----- Data in this exercise

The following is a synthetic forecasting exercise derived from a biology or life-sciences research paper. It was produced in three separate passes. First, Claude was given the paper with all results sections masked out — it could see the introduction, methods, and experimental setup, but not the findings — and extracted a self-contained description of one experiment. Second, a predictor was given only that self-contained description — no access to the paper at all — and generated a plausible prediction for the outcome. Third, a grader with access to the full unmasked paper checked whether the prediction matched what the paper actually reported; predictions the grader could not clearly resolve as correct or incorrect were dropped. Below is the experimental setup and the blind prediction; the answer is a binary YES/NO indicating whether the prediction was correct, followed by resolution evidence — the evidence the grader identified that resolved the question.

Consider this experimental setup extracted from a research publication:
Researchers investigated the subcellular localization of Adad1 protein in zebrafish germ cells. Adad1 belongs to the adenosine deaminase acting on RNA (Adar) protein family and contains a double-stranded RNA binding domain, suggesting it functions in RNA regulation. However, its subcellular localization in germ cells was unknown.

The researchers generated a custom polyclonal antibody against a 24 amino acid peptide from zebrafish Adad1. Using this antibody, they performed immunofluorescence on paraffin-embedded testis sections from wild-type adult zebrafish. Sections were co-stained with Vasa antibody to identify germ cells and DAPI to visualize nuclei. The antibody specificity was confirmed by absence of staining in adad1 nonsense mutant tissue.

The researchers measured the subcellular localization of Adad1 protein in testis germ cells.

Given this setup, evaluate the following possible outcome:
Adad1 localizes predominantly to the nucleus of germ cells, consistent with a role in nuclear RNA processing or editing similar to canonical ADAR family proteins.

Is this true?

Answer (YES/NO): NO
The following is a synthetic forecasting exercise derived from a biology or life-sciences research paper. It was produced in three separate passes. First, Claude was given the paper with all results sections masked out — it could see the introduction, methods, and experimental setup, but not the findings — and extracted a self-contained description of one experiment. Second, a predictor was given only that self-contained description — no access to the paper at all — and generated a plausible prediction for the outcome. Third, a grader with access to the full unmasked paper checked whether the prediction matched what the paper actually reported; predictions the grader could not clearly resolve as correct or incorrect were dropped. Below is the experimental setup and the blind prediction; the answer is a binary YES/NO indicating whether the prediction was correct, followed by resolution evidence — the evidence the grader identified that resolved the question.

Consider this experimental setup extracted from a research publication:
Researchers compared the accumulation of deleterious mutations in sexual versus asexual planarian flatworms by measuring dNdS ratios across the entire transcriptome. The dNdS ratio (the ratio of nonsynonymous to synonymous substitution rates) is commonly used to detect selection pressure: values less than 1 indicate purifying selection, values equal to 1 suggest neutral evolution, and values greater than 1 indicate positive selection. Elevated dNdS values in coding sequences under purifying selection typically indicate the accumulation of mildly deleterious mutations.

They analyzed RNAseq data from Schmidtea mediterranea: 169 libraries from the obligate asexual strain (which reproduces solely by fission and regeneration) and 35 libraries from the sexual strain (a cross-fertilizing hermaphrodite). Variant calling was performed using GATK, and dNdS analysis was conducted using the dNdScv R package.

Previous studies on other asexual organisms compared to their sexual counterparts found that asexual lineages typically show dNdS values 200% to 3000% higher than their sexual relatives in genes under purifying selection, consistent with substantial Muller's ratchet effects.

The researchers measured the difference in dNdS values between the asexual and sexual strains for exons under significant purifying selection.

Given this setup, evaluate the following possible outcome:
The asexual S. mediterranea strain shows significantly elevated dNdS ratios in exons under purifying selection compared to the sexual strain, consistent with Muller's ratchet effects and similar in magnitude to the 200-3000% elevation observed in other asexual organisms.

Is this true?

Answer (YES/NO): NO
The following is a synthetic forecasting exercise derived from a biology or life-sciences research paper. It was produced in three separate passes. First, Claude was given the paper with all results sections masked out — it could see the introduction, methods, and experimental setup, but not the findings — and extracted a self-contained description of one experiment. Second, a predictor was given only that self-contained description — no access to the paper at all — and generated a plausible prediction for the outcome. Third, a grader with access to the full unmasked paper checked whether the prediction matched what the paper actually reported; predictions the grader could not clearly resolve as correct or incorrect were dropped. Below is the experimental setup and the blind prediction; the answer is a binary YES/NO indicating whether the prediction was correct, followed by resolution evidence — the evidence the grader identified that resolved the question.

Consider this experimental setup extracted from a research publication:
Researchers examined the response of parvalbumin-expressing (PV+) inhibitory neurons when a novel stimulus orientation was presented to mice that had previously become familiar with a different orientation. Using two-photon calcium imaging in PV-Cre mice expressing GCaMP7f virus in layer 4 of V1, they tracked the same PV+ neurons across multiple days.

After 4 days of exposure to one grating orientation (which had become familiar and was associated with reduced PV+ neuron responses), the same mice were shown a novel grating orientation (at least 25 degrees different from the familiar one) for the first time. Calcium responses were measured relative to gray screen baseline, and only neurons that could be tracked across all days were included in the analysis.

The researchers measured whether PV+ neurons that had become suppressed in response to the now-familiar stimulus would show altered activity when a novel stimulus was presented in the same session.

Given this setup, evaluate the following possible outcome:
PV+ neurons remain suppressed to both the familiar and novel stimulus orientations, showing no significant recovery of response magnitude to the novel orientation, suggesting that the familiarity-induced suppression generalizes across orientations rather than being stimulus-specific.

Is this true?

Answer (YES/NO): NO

----------

▶ Assigned task: An identical copy of the entries above is the expected result.

▶ Answer to the problem:
The following is a synthetic forecasting exercise derived from a biology or life-sciences research paper. It was produced in three separate passes. First, Claude was given the paper with all results sections masked out — it could see the introduction, methods, and experimental setup, but not the findings — and extracted a self-contained description of one experiment. Second, a predictor was given only that self-contained description — no access to the paper at all — and generated a plausible prediction for the outcome. Third, a grader with access to the full unmasked paper checked whether the prediction matched what the paper actually reported; predictions the grader could not clearly resolve as correct or incorrect were dropped. Below is the experimental setup and the blind prediction; the answer is a binary YES/NO indicating whether the prediction was correct, followed by resolution evidence — the evidence the grader identified that resolved the question.

Consider this experimental setup extracted from a research publication:
Researchers investigated the subcellular localization of Adad1 protein in zebrafish germ cells. Adad1 belongs to the adenosine deaminase acting on RNA (Adar) protein family and contains a double-stranded RNA binding domain, suggesting it functions in RNA regulation. However, its subcellular localization in germ cells was unknown.

The researchers generated a custom polyclonal antibody against a 24 amino acid peptide from zebrafish Adad1. Using this antibody, they performed immunofluorescence on paraffin-embedded testis sections from wild-type adult zebrafish. Sections were co-stained with Vasa antibody to identify germ cells and DAPI to visualize nuclei. The antibody specificity was confirmed by absence of staining in adad1 nonsense mutant tissue.

The researchers measured the subcellular localization of Adad1 protein in testis germ cells.

Given this setup, evaluate the following possible outcome:
Adad1 localizes predominantly to the nucleus of germ cells, consistent with a role in nuclear RNA processing or editing similar to canonical ADAR family proteins.

Is this true?

Answer (YES/NO): NO
The following is a synthetic forecasting exercise derived from a biology or life-sciences research paper. It was produced in three separate passes. First, Claude was given the paper with all results sections masked out — it could see the introduction, methods, and experimental setup, but not the findings — and extracted a self-contained description of one experiment. Second, a predictor was given only that self-contained description — no access to the paper at all — and generated a plausible prediction for the outcome. Third, a grader with access to the full unmasked paper checked whether the prediction matched what the paper actually reported; predictions the grader could not clearly resolve as correct or incorrect were dropped. Below is the experimental setup and the blind prediction; the answer is a binary YES/NO indicating whether the prediction was correct, followed by resolution evidence — the evidence the grader identified that resolved the question.

Consider this experimental setup extracted from a research publication:
Researchers compared the accumulation of deleterious mutations in sexual versus asexual planarian flatworms by measuring dNdS ratios across the entire transcriptome. The dNdS ratio (the ratio of nonsynonymous to synonymous substitution rates) is commonly used to detect selection pressure: values less than 1 indicate purifying selection, values equal to 1 suggest neutral evolution, and values greater than 1 indicate positive selection. Elevated dNdS values in coding sequences under purifying selection typically indicate the accumulation of mildly deleterious mutations.

They analyzed RNAseq data from Schmidtea mediterranea: 169 libraries from the obligate asexual strain (which reproduces solely by fission and regeneration) and 35 libraries from the sexual strain (a cross-fertilizing hermaphrodite). Variant calling was performed using GATK, and dNdS analysis was conducted using the dNdScv R package.

Previous studies on other asexual organisms compared to their sexual counterparts found that asexual lineages typically show dNdS values 200% to 3000% higher than their sexual relatives in genes under purifying selection, consistent with substantial Muller's ratchet effects.

The researchers measured the difference in dNdS values between the asexual and sexual strains for exons under significant purifying selection.

Given this setup, evaluate the following possible outcome:
The asexual S. mediterranea strain shows significantly elevated dNdS ratios in exons under purifying selection compared to the sexual strain, consistent with Muller's ratchet effects and similar in magnitude to the 200-3000% elevation observed in other asexual organisms.

Is this true?

Answer (YES/NO): NO
The following is a synthetic forecasting exercise derived from a biology or life-sciences research paper. It was produced in three separate passes. First, Claude was given the paper with all results sections masked out — it could see the introduction, methods, and experimental setup, but not the findings — and extracted a self-contained description of one experiment. Second, a predictor was given only that self-contained description — no access to the paper at all — and generated a plausible prediction for the outcome. Third, a grader with access to the full unmasked paper checked whether the prediction matched what the paper actually reported; predictions the grader could not clearly resolve as correct or incorrect were dropped. Below is the experimental setup and the blind prediction; the answer is a binary YES/NO indicating whether the prediction was correct, followed by resolution evidence — the evidence the grader identified that resolved the question.

Consider this experimental setup extracted from a research publication:
Researchers examined the response of parvalbumin-expressing (PV+) inhibitory neurons when a novel stimulus orientation was presented to mice that had previously become familiar with a different orientation. Using two-photon calcium imaging in PV-Cre mice expressing GCaMP7f virus in layer 4 of V1, they tracked the same PV+ neurons across multiple days.

After 4 days of exposure to one grating orientation (which had become familiar and was associated with reduced PV+ neuron responses), the same mice were shown a novel grating orientation (at least 25 degrees different from the familiar one) for the first time. Calcium responses were measured relative to gray screen baseline, and only neurons that could be tracked across all days were included in the analysis.

The researchers measured whether PV+ neurons that had become suppressed in response to the now-familiar stimulus would show altered activity when a novel stimulus was presented in the same session.

Given this setup, evaluate the following possible outcome:
PV+ neurons remain suppressed to both the familiar and novel stimulus orientations, showing no significant recovery of response magnitude to the novel orientation, suggesting that the familiarity-induced suppression generalizes across orientations rather than being stimulus-specific.

Is this true?

Answer (YES/NO): NO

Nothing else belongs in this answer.